* **PASSAGE PROVIDED**:
▼
Nudes, ducks, chopsticks, ants, the "Ode to Joy." In related news, "Granny is swimming across her pool."
Two days ago we mentors got a pep-talk about stretching our kids, so yesterday I took 10-year-old Menticia two places we'd never been before.
First, we went to the brand-new Nasher Museum of Art at Duke. High point for me: Mayan and African masks and statues. Low point: a row of video pieces - for instance, of a shlumpy grumpy white-haired lady dressed like a wood sprite with (perhaps) a tiara and a magic wand, and green slippers - or flippers - on her feet, barking like a dog, and then there was the long black and white movie of a guy in a business suit standing still in a rain forest (or maybe just a rain-foresty set) staring silently at the camera.
In a different room we both marvelled equally at a totally huge angry-looking rubbery head mounted on the wall. Very realistic huge ears and lips and gigantic beard stubble! And such an irritable expression!
Menticia, far less judgmental than I, read many of the captions throughout the exhibits, inspecting most installations thoroughly. She gave the nudes, however, a wide berth. Nobody in her household sees anybody else naked, not even she and her 11-year-old sister, who sleep together in the same bed. There were more male private parts on display than she was ready for.
After the museum we went to the big pond in Duke Gardens and Menticia methodically tried to scare every one of the many, many ducks into the water. They were not easy to scare. It was fun to watch.
We saw a patient and calm Great Blue Heron scanning the shallow waters from an arched bridge over the pond - here is a picture of the selfsame heron taken a while back by Jaime Tafoya.
Then we saw unbelievably colorful Chinese Ducks - this picture of the selfsame ducks was taken by Matthew Cromer.
▲
* **RECORD EXCERPTS**:
▼
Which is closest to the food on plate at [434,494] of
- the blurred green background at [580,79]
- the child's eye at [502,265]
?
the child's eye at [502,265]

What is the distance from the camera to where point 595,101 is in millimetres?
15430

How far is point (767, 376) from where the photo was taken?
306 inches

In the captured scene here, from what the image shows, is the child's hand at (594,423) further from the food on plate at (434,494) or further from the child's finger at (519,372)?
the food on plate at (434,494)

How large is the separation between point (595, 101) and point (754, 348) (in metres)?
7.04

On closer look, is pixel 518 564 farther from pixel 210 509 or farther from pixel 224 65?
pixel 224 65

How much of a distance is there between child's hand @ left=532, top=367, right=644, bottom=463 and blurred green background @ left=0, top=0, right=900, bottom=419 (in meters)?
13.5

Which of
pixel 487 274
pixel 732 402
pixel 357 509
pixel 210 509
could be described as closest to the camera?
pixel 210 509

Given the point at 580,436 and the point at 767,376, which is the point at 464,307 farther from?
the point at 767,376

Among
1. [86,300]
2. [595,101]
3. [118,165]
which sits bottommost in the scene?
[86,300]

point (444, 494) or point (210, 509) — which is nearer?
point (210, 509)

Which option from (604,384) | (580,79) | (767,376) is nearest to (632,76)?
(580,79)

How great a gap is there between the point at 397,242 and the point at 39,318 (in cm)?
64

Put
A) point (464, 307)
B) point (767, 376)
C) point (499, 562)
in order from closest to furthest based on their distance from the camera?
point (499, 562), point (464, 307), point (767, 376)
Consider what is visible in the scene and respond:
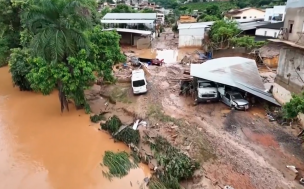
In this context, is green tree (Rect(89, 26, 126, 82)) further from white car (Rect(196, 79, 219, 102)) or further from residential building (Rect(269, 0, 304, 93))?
residential building (Rect(269, 0, 304, 93))

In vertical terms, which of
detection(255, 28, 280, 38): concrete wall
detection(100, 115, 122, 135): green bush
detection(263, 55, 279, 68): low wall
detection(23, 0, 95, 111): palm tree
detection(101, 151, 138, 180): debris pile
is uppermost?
detection(23, 0, 95, 111): palm tree

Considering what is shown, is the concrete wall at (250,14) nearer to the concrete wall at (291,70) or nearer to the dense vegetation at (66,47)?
the concrete wall at (291,70)

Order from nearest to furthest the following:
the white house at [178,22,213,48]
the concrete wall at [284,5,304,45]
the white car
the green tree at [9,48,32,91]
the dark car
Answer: the concrete wall at [284,5,304,45] → the dark car → the white car → the green tree at [9,48,32,91] → the white house at [178,22,213,48]

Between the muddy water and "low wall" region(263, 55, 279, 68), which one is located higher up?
"low wall" region(263, 55, 279, 68)

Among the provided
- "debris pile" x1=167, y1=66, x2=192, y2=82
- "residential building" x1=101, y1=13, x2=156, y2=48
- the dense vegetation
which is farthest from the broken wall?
the dense vegetation

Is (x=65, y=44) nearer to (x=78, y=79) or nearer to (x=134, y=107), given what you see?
(x=78, y=79)

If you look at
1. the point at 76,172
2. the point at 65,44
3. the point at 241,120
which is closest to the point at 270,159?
the point at 241,120

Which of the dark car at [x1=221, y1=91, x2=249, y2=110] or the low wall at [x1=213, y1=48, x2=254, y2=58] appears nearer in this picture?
the dark car at [x1=221, y1=91, x2=249, y2=110]
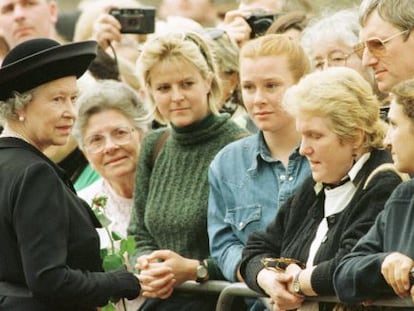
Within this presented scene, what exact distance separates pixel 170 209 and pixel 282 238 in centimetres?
111

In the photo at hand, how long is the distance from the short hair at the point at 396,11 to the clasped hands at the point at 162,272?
1.60 m

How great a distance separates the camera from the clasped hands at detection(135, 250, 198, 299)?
7.43 metres

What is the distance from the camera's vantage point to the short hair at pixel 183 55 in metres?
7.83

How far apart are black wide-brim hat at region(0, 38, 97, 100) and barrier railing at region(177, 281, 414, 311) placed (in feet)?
3.90

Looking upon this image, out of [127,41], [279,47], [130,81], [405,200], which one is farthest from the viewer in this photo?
[127,41]

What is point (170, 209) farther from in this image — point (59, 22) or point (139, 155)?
point (59, 22)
▲
* **PROBLEM STATEMENT**:
Write what comes next in the account of the outing to the Nasher Museum and Duke Gardens, starting after its last sentence. The records play no part in this work.

* **EXERCISE OUTPUT**:
Then we were hungry, and following the do-what-we-don't-usually-do plan, we went to Banh's Cuisine (Vietnamese and Chinese) and had Ginger Shrimp. Menticia, applying the same methodical approach she uses in duck-scaring and, in general, to the acquisition of all new skills, was very good with chopsticks.
Last week we had begun translating Oye, Hormiguita (Listen, Little Ant); when we got back to my place after lunch yesterday we finished. Oye, hormiguita turns out to be a cliff-hanger, witness Menticia's translation of the last page: "Should he squish her or should he let her live? That's something only the boy can decide. Let's leave him there with his foot in the air. Do you think he should let it down?"
Menticia spotted my huge library of English/Spanish picture books and gobbled about half a dozen. I gave her a few to take home because she likes reading to her little sister.
She's only got two chapters to go in Harry Potter and the Goblet of Fire, so we made a plan to go see the movie next week when it gets to town.
She wanted to stay long enough for us to go out to dinner, so to round out the afternoon she asked me to teach her "Ode to Joy" (she called it something else) on the piano. Why? I dunno. I think maybe she wants to learn it for a talent show at school. OK, so she learned it.
Then, on the way to dinner, I turned on the cd I had in the car: L'integrale by Boby LaPointe. Alice Kaplan, a French professor at Duke who sang soprano in my "Solstice Assembly" vocal ensemble back then, had played a LaPointe song for me about twenty years ago - it made me laugh so hard I cried. It's called "From Two to Two" and it's about French people learning to speak English. I'd bought the imported 2-cd set on the strength of that one song.
Yesterday, then, this wonderful and unexpected surprise: Menticia, who is studying French at school, instantly loved and started to obsess on this very song. She replayed it about eight times in a row, trying to learn it on the fly. She complained the words were going by mighty fast. "Granny is swimming across her pool." Here is the mp3 for you...
And as a great bonus, the album cover, by Frédéric Rébéna, is one of my alltime favorites. This is only about 25% of it.
If you want to have this kind of fun, be a mentor!
Update: More French Humor.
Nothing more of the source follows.